──────── Source data

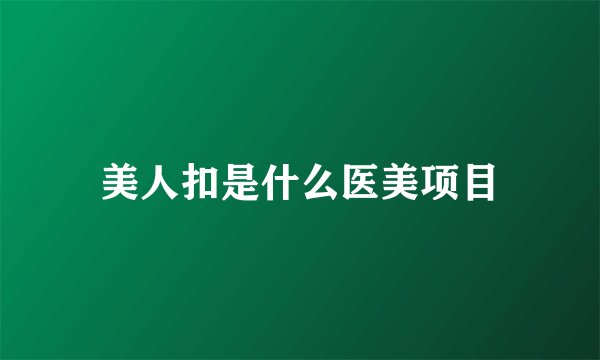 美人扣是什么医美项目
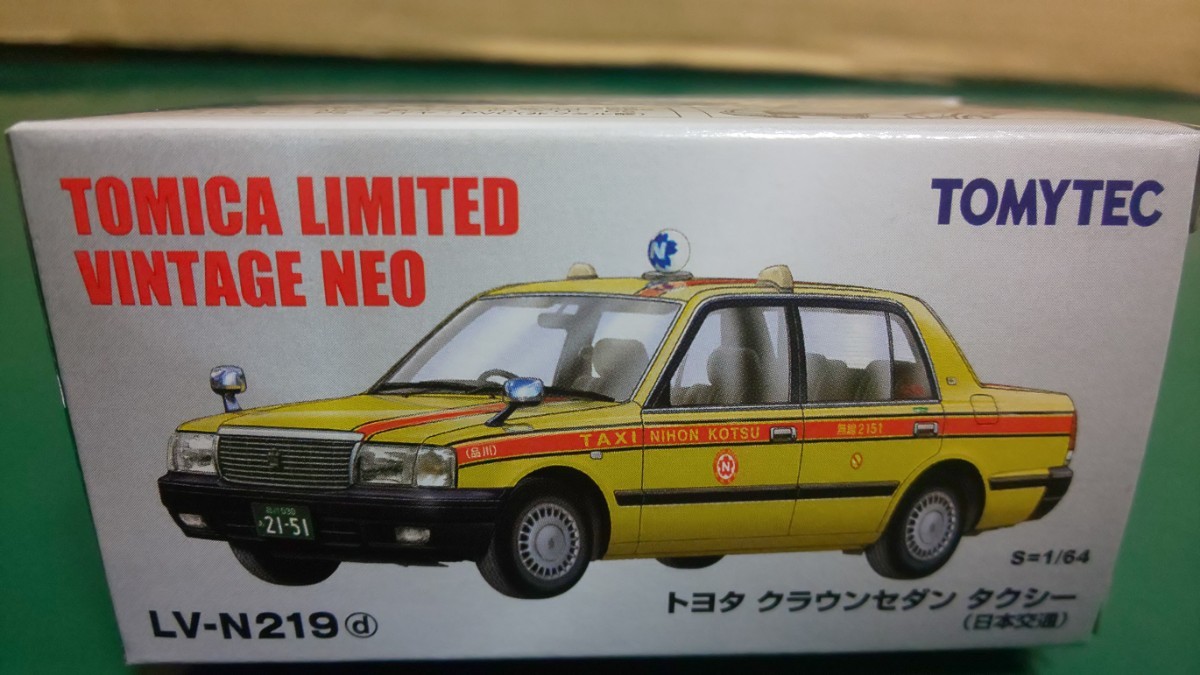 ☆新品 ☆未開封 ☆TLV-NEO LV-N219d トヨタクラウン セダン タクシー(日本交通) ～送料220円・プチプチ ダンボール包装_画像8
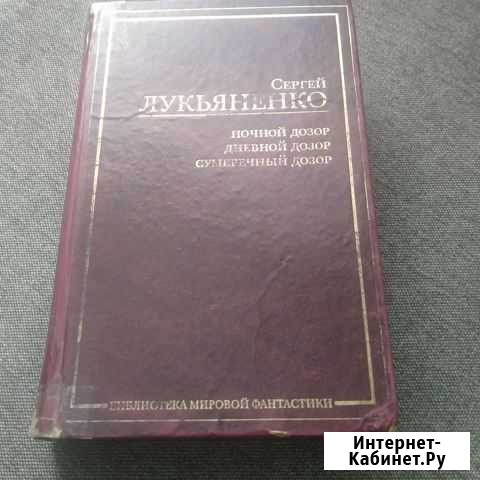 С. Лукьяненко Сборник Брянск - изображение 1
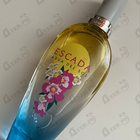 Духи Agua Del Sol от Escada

────────────────

Exercise objective: Make an exact copy of the listing above. Its pictures are not needed.

Written response:
 美人扣是什么医美项目
 ☆新品 ☆未開封 ☆TLV-NEO LV-N219d トヨタクラウン セダン タクシー(日本交通) ～送料220円・プチプチ ダンボール包装_画像8
 С. Лукьяненко Сборник Брянск - изображение 1
 Духи Agua Del Sol от Escada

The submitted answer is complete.